Cloud Infrastructure Engineer, Monitoring and Observability
Remote - St. Louis Park, Minnesota, United States
We are looking for a Cloud Infrastructure Engineer for our Monitoring and Observability efforts. This role is responsible for leading development, deployment, and operation of systems for collecting/storing/visualizing metrics, distributed logging, monitoring, alerting, and tracing. You will work closely with our engineering teams to design and build the next generation of systems monitoring infrastructure to deliver availability, performance, and efficiency at scale.
This position will lead technical efforts for implementing a platform-wide monitoring and observability program to be leveraged by the legacy platform and new microservices as they are stood up. This role is critical at this inflection point of our growth to both being able to quickly identify and remediate problems as well as to establishing and reporting on key success metrics for platform health and growth. The work you do will empower tens of thousands of financial services leaders to help their customers make critical financial decisions that shape their lives.
Exciting work you’ll do:
- Perform deep dives into system and latent reliability issues, service performance, and capacity modeling; work across the organization to produce and roll out fixes.
- Identify opportunities to improve automation; scope and create automation for deployment, management, and visibility of our services.
- Analyze complex problems in the application space relating to resilience.
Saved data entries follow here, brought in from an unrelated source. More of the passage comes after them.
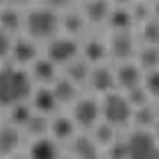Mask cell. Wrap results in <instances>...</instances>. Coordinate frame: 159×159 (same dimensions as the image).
Wrapping results in <instances>:
<instances>
[{
	"instance_id": "obj_32",
	"label": "cell",
	"mask_w": 159,
	"mask_h": 159,
	"mask_svg": "<svg viewBox=\"0 0 159 159\" xmlns=\"http://www.w3.org/2000/svg\"><path fill=\"white\" fill-rule=\"evenodd\" d=\"M152 18L159 23V1H151Z\"/></svg>"
},
{
	"instance_id": "obj_35",
	"label": "cell",
	"mask_w": 159,
	"mask_h": 159,
	"mask_svg": "<svg viewBox=\"0 0 159 159\" xmlns=\"http://www.w3.org/2000/svg\"></svg>"
},
{
	"instance_id": "obj_4",
	"label": "cell",
	"mask_w": 159,
	"mask_h": 159,
	"mask_svg": "<svg viewBox=\"0 0 159 159\" xmlns=\"http://www.w3.org/2000/svg\"><path fill=\"white\" fill-rule=\"evenodd\" d=\"M67 110L79 129L89 132L102 119L100 96L85 88Z\"/></svg>"
},
{
	"instance_id": "obj_18",
	"label": "cell",
	"mask_w": 159,
	"mask_h": 159,
	"mask_svg": "<svg viewBox=\"0 0 159 159\" xmlns=\"http://www.w3.org/2000/svg\"><path fill=\"white\" fill-rule=\"evenodd\" d=\"M28 101L35 111L48 117L61 110L51 85L35 84Z\"/></svg>"
},
{
	"instance_id": "obj_8",
	"label": "cell",
	"mask_w": 159,
	"mask_h": 159,
	"mask_svg": "<svg viewBox=\"0 0 159 159\" xmlns=\"http://www.w3.org/2000/svg\"><path fill=\"white\" fill-rule=\"evenodd\" d=\"M80 41L82 54L91 65L111 59L107 28H89Z\"/></svg>"
},
{
	"instance_id": "obj_14",
	"label": "cell",
	"mask_w": 159,
	"mask_h": 159,
	"mask_svg": "<svg viewBox=\"0 0 159 159\" xmlns=\"http://www.w3.org/2000/svg\"><path fill=\"white\" fill-rule=\"evenodd\" d=\"M1 157L8 159L24 151L28 143L20 127L9 122L0 120Z\"/></svg>"
},
{
	"instance_id": "obj_29",
	"label": "cell",
	"mask_w": 159,
	"mask_h": 159,
	"mask_svg": "<svg viewBox=\"0 0 159 159\" xmlns=\"http://www.w3.org/2000/svg\"><path fill=\"white\" fill-rule=\"evenodd\" d=\"M143 87L152 101L159 103V68L144 73Z\"/></svg>"
},
{
	"instance_id": "obj_15",
	"label": "cell",
	"mask_w": 159,
	"mask_h": 159,
	"mask_svg": "<svg viewBox=\"0 0 159 159\" xmlns=\"http://www.w3.org/2000/svg\"><path fill=\"white\" fill-rule=\"evenodd\" d=\"M114 67L118 89L127 93L143 85L144 72L134 58L114 62Z\"/></svg>"
},
{
	"instance_id": "obj_9",
	"label": "cell",
	"mask_w": 159,
	"mask_h": 159,
	"mask_svg": "<svg viewBox=\"0 0 159 159\" xmlns=\"http://www.w3.org/2000/svg\"><path fill=\"white\" fill-rule=\"evenodd\" d=\"M60 32L80 39L89 28L78 0L58 1Z\"/></svg>"
},
{
	"instance_id": "obj_20",
	"label": "cell",
	"mask_w": 159,
	"mask_h": 159,
	"mask_svg": "<svg viewBox=\"0 0 159 159\" xmlns=\"http://www.w3.org/2000/svg\"><path fill=\"white\" fill-rule=\"evenodd\" d=\"M76 159H103V153L88 132L80 131L65 148Z\"/></svg>"
},
{
	"instance_id": "obj_26",
	"label": "cell",
	"mask_w": 159,
	"mask_h": 159,
	"mask_svg": "<svg viewBox=\"0 0 159 159\" xmlns=\"http://www.w3.org/2000/svg\"><path fill=\"white\" fill-rule=\"evenodd\" d=\"M50 117L40 114L33 109L29 119L22 128L28 141L48 135Z\"/></svg>"
},
{
	"instance_id": "obj_19",
	"label": "cell",
	"mask_w": 159,
	"mask_h": 159,
	"mask_svg": "<svg viewBox=\"0 0 159 159\" xmlns=\"http://www.w3.org/2000/svg\"><path fill=\"white\" fill-rule=\"evenodd\" d=\"M35 84L51 85L61 75V67L42 53L28 67Z\"/></svg>"
},
{
	"instance_id": "obj_23",
	"label": "cell",
	"mask_w": 159,
	"mask_h": 159,
	"mask_svg": "<svg viewBox=\"0 0 159 159\" xmlns=\"http://www.w3.org/2000/svg\"><path fill=\"white\" fill-rule=\"evenodd\" d=\"M88 133L103 153L116 142L122 132L102 119Z\"/></svg>"
},
{
	"instance_id": "obj_3",
	"label": "cell",
	"mask_w": 159,
	"mask_h": 159,
	"mask_svg": "<svg viewBox=\"0 0 159 159\" xmlns=\"http://www.w3.org/2000/svg\"><path fill=\"white\" fill-rule=\"evenodd\" d=\"M102 119L120 132L133 125L134 110L126 94L116 89L100 96Z\"/></svg>"
},
{
	"instance_id": "obj_12",
	"label": "cell",
	"mask_w": 159,
	"mask_h": 159,
	"mask_svg": "<svg viewBox=\"0 0 159 159\" xmlns=\"http://www.w3.org/2000/svg\"><path fill=\"white\" fill-rule=\"evenodd\" d=\"M78 5L90 28H105L109 26L113 0H78Z\"/></svg>"
},
{
	"instance_id": "obj_31",
	"label": "cell",
	"mask_w": 159,
	"mask_h": 159,
	"mask_svg": "<svg viewBox=\"0 0 159 159\" xmlns=\"http://www.w3.org/2000/svg\"><path fill=\"white\" fill-rule=\"evenodd\" d=\"M1 34V58L0 60H8L12 49L13 43V35H11L4 32L0 31Z\"/></svg>"
},
{
	"instance_id": "obj_10",
	"label": "cell",
	"mask_w": 159,
	"mask_h": 159,
	"mask_svg": "<svg viewBox=\"0 0 159 159\" xmlns=\"http://www.w3.org/2000/svg\"><path fill=\"white\" fill-rule=\"evenodd\" d=\"M86 88L100 96L117 89L111 59L92 65Z\"/></svg>"
},
{
	"instance_id": "obj_1",
	"label": "cell",
	"mask_w": 159,
	"mask_h": 159,
	"mask_svg": "<svg viewBox=\"0 0 159 159\" xmlns=\"http://www.w3.org/2000/svg\"><path fill=\"white\" fill-rule=\"evenodd\" d=\"M59 32L58 1H25L22 32L43 44Z\"/></svg>"
},
{
	"instance_id": "obj_33",
	"label": "cell",
	"mask_w": 159,
	"mask_h": 159,
	"mask_svg": "<svg viewBox=\"0 0 159 159\" xmlns=\"http://www.w3.org/2000/svg\"><path fill=\"white\" fill-rule=\"evenodd\" d=\"M3 159V158H2ZM29 159L28 156H27L26 153L24 151H22V152H20L16 154H15L14 156H11V157L10 158H8V159Z\"/></svg>"
},
{
	"instance_id": "obj_16",
	"label": "cell",
	"mask_w": 159,
	"mask_h": 159,
	"mask_svg": "<svg viewBox=\"0 0 159 159\" xmlns=\"http://www.w3.org/2000/svg\"><path fill=\"white\" fill-rule=\"evenodd\" d=\"M42 53L43 44L22 32L14 36L11 54L6 60L28 67Z\"/></svg>"
},
{
	"instance_id": "obj_25",
	"label": "cell",
	"mask_w": 159,
	"mask_h": 159,
	"mask_svg": "<svg viewBox=\"0 0 159 159\" xmlns=\"http://www.w3.org/2000/svg\"><path fill=\"white\" fill-rule=\"evenodd\" d=\"M134 59L144 73L159 69V45L139 43Z\"/></svg>"
},
{
	"instance_id": "obj_30",
	"label": "cell",
	"mask_w": 159,
	"mask_h": 159,
	"mask_svg": "<svg viewBox=\"0 0 159 159\" xmlns=\"http://www.w3.org/2000/svg\"><path fill=\"white\" fill-rule=\"evenodd\" d=\"M125 94L134 111L154 102L147 93L143 85Z\"/></svg>"
},
{
	"instance_id": "obj_7",
	"label": "cell",
	"mask_w": 159,
	"mask_h": 159,
	"mask_svg": "<svg viewBox=\"0 0 159 159\" xmlns=\"http://www.w3.org/2000/svg\"><path fill=\"white\" fill-rule=\"evenodd\" d=\"M110 58L117 62L134 58L139 41L135 29L107 28Z\"/></svg>"
},
{
	"instance_id": "obj_2",
	"label": "cell",
	"mask_w": 159,
	"mask_h": 159,
	"mask_svg": "<svg viewBox=\"0 0 159 159\" xmlns=\"http://www.w3.org/2000/svg\"><path fill=\"white\" fill-rule=\"evenodd\" d=\"M1 104L8 106L29 101L35 82L28 67L11 60H0Z\"/></svg>"
},
{
	"instance_id": "obj_28",
	"label": "cell",
	"mask_w": 159,
	"mask_h": 159,
	"mask_svg": "<svg viewBox=\"0 0 159 159\" xmlns=\"http://www.w3.org/2000/svg\"><path fill=\"white\" fill-rule=\"evenodd\" d=\"M136 32L139 43L159 45V23L152 18L136 29Z\"/></svg>"
},
{
	"instance_id": "obj_13",
	"label": "cell",
	"mask_w": 159,
	"mask_h": 159,
	"mask_svg": "<svg viewBox=\"0 0 159 159\" xmlns=\"http://www.w3.org/2000/svg\"><path fill=\"white\" fill-rule=\"evenodd\" d=\"M25 1L0 0V31L11 35L23 32Z\"/></svg>"
},
{
	"instance_id": "obj_6",
	"label": "cell",
	"mask_w": 159,
	"mask_h": 159,
	"mask_svg": "<svg viewBox=\"0 0 159 159\" xmlns=\"http://www.w3.org/2000/svg\"><path fill=\"white\" fill-rule=\"evenodd\" d=\"M43 53L62 67L82 55L80 39L59 32L43 43Z\"/></svg>"
},
{
	"instance_id": "obj_22",
	"label": "cell",
	"mask_w": 159,
	"mask_h": 159,
	"mask_svg": "<svg viewBox=\"0 0 159 159\" xmlns=\"http://www.w3.org/2000/svg\"><path fill=\"white\" fill-rule=\"evenodd\" d=\"M91 63L82 54L61 67L62 74L82 89H85Z\"/></svg>"
},
{
	"instance_id": "obj_24",
	"label": "cell",
	"mask_w": 159,
	"mask_h": 159,
	"mask_svg": "<svg viewBox=\"0 0 159 159\" xmlns=\"http://www.w3.org/2000/svg\"><path fill=\"white\" fill-rule=\"evenodd\" d=\"M110 29H135L129 1L113 0V7L108 27Z\"/></svg>"
},
{
	"instance_id": "obj_5",
	"label": "cell",
	"mask_w": 159,
	"mask_h": 159,
	"mask_svg": "<svg viewBox=\"0 0 159 159\" xmlns=\"http://www.w3.org/2000/svg\"><path fill=\"white\" fill-rule=\"evenodd\" d=\"M128 148V159H159V141L152 129L132 126L122 132Z\"/></svg>"
},
{
	"instance_id": "obj_11",
	"label": "cell",
	"mask_w": 159,
	"mask_h": 159,
	"mask_svg": "<svg viewBox=\"0 0 159 159\" xmlns=\"http://www.w3.org/2000/svg\"><path fill=\"white\" fill-rule=\"evenodd\" d=\"M80 131L67 110H60L50 117L48 135L64 148Z\"/></svg>"
},
{
	"instance_id": "obj_21",
	"label": "cell",
	"mask_w": 159,
	"mask_h": 159,
	"mask_svg": "<svg viewBox=\"0 0 159 159\" xmlns=\"http://www.w3.org/2000/svg\"><path fill=\"white\" fill-rule=\"evenodd\" d=\"M51 87L61 110H69L84 89L76 85L63 74Z\"/></svg>"
},
{
	"instance_id": "obj_27",
	"label": "cell",
	"mask_w": 159,
	"mask_h": 159,
	"mask_svg": "<svg viewBox=\"0 0 159 159\" xmlns=\"http://www.w3.org/2000/svg\"><path fill=\"white\" fill-rule=\"evenodd\" d=\"M129 6L135 30L152 19L151 1H129Z\"/></svg>"
},
{
	"instance_id": "obj_34",
	"label": "cell",
	"mask_w": 159,
	"mask_h": 159,
	"mask_svg": "<svg viewBox=\"0 0 159 159\" xmlns=\"http://www.w3.org/2000/svg\"><path fill=\"white\" fill-rule=\"evenodd\" d=\"M60 159H76L71 153H70L68 151L65 149L64 152L61 157Z\"/></svg>"
},
{
	"instance_id": "obj_17",
	"label": "cell",
	"mask_w": 159,
	"mask_h": 159,
	"mask_svg": "<svg viewBox=\"0 0 159 159\" xmlns=\"http://www.w3.org/2000/svg\"><path fill=\"white\" fill-rule=\"evenodd\" d=\"M64 150L48 135L29 139L25 149L29 159H60Z\"/></svg>"
}]
</instances>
- Create operational tooling for monitoring and self-healing infrastructures.
- Write libraries and APIs that provide a simple, unified interface to other developers when they use our monitoring, logging and event processing systems.
- Help guide architectural decisions and direct solutions that enhance our product reliability.
- Partner with development to identify anti-patterns and create fallback experiences to critical scenarios.
What we look for:
- Experience building and deploying monitoring and observability systems.
- Interest in learning/vetting new technologies.
- 2+ years of experience with enterprise level infrastructure designs, implementation, and support
- 2+ years of experience working in an AWS environment.
- 2+ years of experience with application monitoring tools
- You are an experienced developer and comfortable with PHP and Python.
- A degree in computer science, software engineering, a related field, or equivalent work experience
- Systematic problem-solving approach coupled with a strong sense of ownership and drive.
- A passion for creating performant, reliable, and scalable applications.
- Solid track record of building relationships and collaborating at all levels of the organization.
- Ability to work independently paired with a desire to learn and grow.
- Will thrive in high growth culture: Has a forward-thinking mindset, resilient, adaptable, and curious.
- Strong verbal and written communication skills.
- Strong analytical and problem-solving skills.
Prefer experience with tools such as: InfluxDB, Datadog, New Relic, Promoetheus, Grafana
We believe that living a balanced life leads to more creativity and productivity. Here’s what you and your family get for helping us build what’s next.
- Medical, Dental & Vision Coverage
- Prescription Drug Coverage
- Health Advocate Program
- Flexible Time Off Program
- Health Savings Account Flexible Spending Accounts Disability Protection
- Life & Voluntary Life Coverage Voluntary Benefits
- Paid Parental Leave
- Pet Insurance
- 401(k) Retirement Savings Plan
- Employee Referral Bonus
Total Expert is a high-growth, venture-backed SaaS company who is the Experience Platform for the financial services industries. Hundreds of banks, credit unions, and lenders throughout the U.S. use our Experience Platform to create customers for life. We enable our customers to build more human connections by creating relevant, engaging, and meaningful customer experiences.
At Total Expert, we strive for excellence, innovation, and customer success in everything we do. We are determined to reimagine the way people and technology work together so that we can allow our customers to build more meaningful, human connections with their customers.
Simply put, we believe that we are all a part of building something awesome and are committed to creating a world-class team and culture to do it.